■ Short task ■
How many lines in the listing below contain the word "green"? Reply with the number alone.

**********

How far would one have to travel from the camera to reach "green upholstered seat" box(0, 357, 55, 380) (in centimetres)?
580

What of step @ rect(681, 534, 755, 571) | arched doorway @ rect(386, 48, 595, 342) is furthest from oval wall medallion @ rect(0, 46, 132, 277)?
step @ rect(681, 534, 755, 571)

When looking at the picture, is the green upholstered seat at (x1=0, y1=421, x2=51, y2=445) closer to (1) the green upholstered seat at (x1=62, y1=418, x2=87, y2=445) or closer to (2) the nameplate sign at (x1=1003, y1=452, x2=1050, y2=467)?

**********

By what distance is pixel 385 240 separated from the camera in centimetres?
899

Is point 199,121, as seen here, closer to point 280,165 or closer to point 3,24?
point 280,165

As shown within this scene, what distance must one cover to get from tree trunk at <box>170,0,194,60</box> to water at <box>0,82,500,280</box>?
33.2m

**********

■ Solution ■
2